WalMart Lied: Must Remove “Made In USA” Logos From Products Made In China, Thailand

When it comes to amusing (albeit predictable) twists of fate, Wal-Mart (WMT) has been the gift that keeps on giving this year. 

In the wake of the giant retailer’s move to hike wages for its lowest-paid employees, the entire world has received a lesson in undergrad economics as $1.5 billion in extra labor costs has led directly to i) pressure on the supply chain, ii) reduced shifts and hours, and iii) layoffs in Bentonville. 

Put simply, when you can’t pass higher labor costs on to customers because your corporate religion revolves around the idea of “everyday low prices”, someone has to make up the difference in order to keep margins from crumbling and that simple fact is costing managers their jobs and vendors their livelihoods. 

When WalMart wasn’t in the news for “plumbing” and/or strongarming the supply chain over the summer it was making headlines for its stance on confederate flag merchandise in the wake of the tragic shooting at a church in downtown Charleston that left 9 African American worshippers dead. In the wake of the racially-motivated massacre, WalMart moved to remove all confederate flag merchandise from the shelves, on the way to insisting that the company “never wants to offend anyone with the products [it] offers.” 

That controversial decision riled some observers who view the flag not as a symbol of hate, but rather as a symbol of America’s southern heritage. 

On Wednesday we learn that WalMart is once again at the center of controversy surrounding the “American heritage” of its products.

Here’s FT:

Walmart has withdrawn claims that some products it was selling were made in America after being pushed into an embarrassing climbdown by a US regulator.

Dataset excerpt:

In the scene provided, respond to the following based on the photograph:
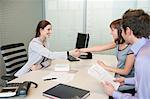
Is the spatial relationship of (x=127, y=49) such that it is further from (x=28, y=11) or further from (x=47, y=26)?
(x=28, y=11)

Request: Transcribe everything in the Walmart article from "When WalMart wasn’t" down to "of its products.".

The result:
When WalMart wasn’t in the news for “plumbing” and/or strongarming the supply chain over the summer it was making headlines for its stance on confederate flag merchandise in the wake of the tragic shooting at a church in downtown Charleston that left 9 African American worshippers dead. In the wake of the racially-motivated massacre, WalMart moved to remove all confederate flag merchandise from the shelves, on the way to insisting that the company “never wants to offend anyone with the products [it] offers.” 

That controversial decision riled some observers who view the flag not as a symbol of hate, but rather as a symbol of America’s southern heritage. 

On Wednesday we learn that WalMart is once again at the center of controversy surrounding the “American heritage” of its products.